■ SHORT EXERCISE ■
Report how many lines of the records below contain the string "closest", matching case exactly. Give only the number.

=-=-=-=-=

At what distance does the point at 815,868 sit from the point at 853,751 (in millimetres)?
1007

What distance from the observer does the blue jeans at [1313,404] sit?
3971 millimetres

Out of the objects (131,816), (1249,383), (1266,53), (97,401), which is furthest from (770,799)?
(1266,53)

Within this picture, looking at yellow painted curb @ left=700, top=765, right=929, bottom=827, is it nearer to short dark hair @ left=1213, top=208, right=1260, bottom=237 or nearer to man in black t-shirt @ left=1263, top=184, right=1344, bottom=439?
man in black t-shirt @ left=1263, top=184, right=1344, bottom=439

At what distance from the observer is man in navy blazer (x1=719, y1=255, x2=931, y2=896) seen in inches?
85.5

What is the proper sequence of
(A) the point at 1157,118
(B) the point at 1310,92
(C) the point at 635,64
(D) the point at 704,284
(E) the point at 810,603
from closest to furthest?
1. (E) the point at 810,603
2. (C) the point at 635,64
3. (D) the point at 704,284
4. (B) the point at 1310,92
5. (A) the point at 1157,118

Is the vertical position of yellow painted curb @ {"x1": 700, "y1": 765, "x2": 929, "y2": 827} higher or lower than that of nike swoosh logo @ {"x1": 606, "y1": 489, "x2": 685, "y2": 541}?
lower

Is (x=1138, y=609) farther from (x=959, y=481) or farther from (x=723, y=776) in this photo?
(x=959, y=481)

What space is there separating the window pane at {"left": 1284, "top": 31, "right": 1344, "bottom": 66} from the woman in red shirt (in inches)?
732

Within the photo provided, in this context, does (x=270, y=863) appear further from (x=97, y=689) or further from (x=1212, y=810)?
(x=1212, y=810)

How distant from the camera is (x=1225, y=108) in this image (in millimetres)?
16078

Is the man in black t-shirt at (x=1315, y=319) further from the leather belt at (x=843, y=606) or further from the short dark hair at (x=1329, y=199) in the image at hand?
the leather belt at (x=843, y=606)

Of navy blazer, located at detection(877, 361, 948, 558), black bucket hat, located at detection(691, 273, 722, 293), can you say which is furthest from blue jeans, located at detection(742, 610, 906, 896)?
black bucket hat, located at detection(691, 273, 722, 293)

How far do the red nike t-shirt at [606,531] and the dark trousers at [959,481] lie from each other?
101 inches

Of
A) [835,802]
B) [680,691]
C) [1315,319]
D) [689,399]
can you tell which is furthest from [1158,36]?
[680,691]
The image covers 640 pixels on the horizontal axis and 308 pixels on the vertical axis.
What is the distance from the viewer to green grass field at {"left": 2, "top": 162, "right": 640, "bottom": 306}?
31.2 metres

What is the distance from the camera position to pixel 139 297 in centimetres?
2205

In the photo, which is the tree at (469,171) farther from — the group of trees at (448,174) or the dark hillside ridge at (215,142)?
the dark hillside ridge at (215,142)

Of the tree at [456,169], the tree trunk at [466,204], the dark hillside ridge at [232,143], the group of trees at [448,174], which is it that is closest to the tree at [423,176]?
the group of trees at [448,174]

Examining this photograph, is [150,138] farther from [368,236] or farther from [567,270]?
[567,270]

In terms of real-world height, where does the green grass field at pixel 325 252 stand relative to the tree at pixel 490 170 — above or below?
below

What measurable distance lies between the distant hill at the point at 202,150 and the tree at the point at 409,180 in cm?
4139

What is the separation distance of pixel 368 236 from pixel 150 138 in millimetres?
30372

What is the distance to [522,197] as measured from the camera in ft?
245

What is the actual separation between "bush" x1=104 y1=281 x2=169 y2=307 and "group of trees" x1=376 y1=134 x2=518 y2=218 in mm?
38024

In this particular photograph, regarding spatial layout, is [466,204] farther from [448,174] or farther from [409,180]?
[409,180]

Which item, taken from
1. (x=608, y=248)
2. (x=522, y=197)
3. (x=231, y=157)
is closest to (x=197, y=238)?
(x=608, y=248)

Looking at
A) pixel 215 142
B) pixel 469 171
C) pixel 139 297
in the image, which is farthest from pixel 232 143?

=-=-=-=-=

■ OUTPUT ■
3